The statement does speak out strongly in favor of free speech, which is good. It also doesn’t mention Prof. Miller-Young, whether by name or behavior, which strikes me as harder to justify. The letter urges people not to “adopt negative tactics and engage in name calling, confrontation, provocation, and offensive behavior,” an odd way of expressing things when the letter was obviously prompted by an incident that led to criminal theft, vandalism, and assault charges. Perhaps the university thought a condemnation of theft and violence would be superfluous, but would it? See, for instance, this “Support and Be in Solidarity with UCSB Professor Miller Young” petition. Or perhaps the university thought the request that students not “lash out” (however “satisfying” that might be) would be enough, though again that seems pretty generic given the incident that indirectly prompted the letter.

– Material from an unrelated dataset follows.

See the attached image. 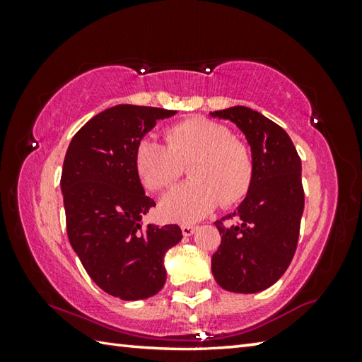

But beyond that, note the dismissive language about, for instance, how “outsiders” and “evangelical types” come to “create discord” and “promote personal causes and agendas.” (What exactly does the word “personal” mean there, by the way?)

Would such a letter come out about outside activists coming to, for instance, argue for race-based affirmative action? For legalization of illegal immigrants? For greater protection for abortion rights? Would the university condemn the “discord” and “conflict” these “outsiders” bring with their “personal causes and agendas”? Would it condemn gruesome images of lynchings, war victims, people who died in the desert trying to cross the border illegally, women killed by unsafe illegal abortions, or animals killed in allegedly inhumane slaughterhouses as “distressing and offensive”? Would it advise people to “ignore” the “provocative and offensive” speech, because “the visitors will hate that”? Maybe it would, but I doubt it.

So do I. Plus, from the comments:

UCSB is a public university. It’s job is to educate the public and it is funded by the public. The idea that they are a closed community with superior ideas and principles and that those who are not enrolled there and who do not share their view are “outsiders” is appalling. This is a prime example of “othering” that the left is always criticizing – except when they do it.

And they do it a lot. Plus: “Why is he writing a letter to the students? It is the faculty that appears to need the lesson on the 1st amendment.”